Lo sucedido en San Cristóbal no es un episodio aislado ni inesperado. Es la expresión más brutal de un entramado de violencias que hace tiempo se viene gestando y que, como sociedad, no estamos logrando desarticular.
Hablar de bullying ya no alcanza. Nombrarlo como “acoso escolar” parece incluso insuficiente frente a la escalada de situaciones que pasan del hostigamiento a la agresión, y de la agresión a lo irreparable. Sin embargo, comprender ese proceso sigue siendo clave: la violencia no aparece de un día para otro. Se construye, se habilita, se naturaliza.
El bullying implica intencionalidad de daño, persistencia en el tiempo y una desigualdad de poder. Pero hay algo más inquietante aún: la presencia de otros, observadores que callan, que miran y que muchas veces legitiman. Y en ese silencio colectivo se gesta una cultura donde el otro pierde valor.

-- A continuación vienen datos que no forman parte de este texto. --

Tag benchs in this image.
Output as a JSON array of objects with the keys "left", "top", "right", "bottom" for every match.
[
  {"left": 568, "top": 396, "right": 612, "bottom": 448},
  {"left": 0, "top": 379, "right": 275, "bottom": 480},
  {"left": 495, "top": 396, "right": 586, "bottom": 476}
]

Las consecuencias son profundas. Ansiedad, depresión, aislamiento, pérdida de autoestima. Pero también, en algunos casos, la imposibilidad de tramitar el dolor deriva en respuestas violentas. Esto no lo justifica, pero sí lo interpela: ¿Qué estamos dejando de ver antes de que todo estalle?
Uno de los cambios más significativos de las últimas décadas es el lugar del adulto. La autoridad ya no se sostiene, se ha desdibujado, fragmentado, en muchos casos debilitado. Antes, la palabra del adulto estructuraba. Hoy, muchas veces, duda, llega tarde o directamente no llega.
No se trata de volver a modelos autoritarios, sino de recuperar una autoridad con sentido: presente, coherente, que ponga límites claros y, al mismo tiempo, habilite la escucha atenta y amorosa.
Porque donde no hay límites claros y donde todo parece permitido, la violencia encuentra terreno fértil.

La escuela no puede sola. Pero tampoco puede correrse. Necesita asumir un rol activo, con abordajes institucionales sostenidos, formación y capacitación docente específica y estrategias concretas para intervenir antes de que los conflictos escalen. No alcanza con tratar el tema en una jornada o una materia: la educación emocional debe ser transversal.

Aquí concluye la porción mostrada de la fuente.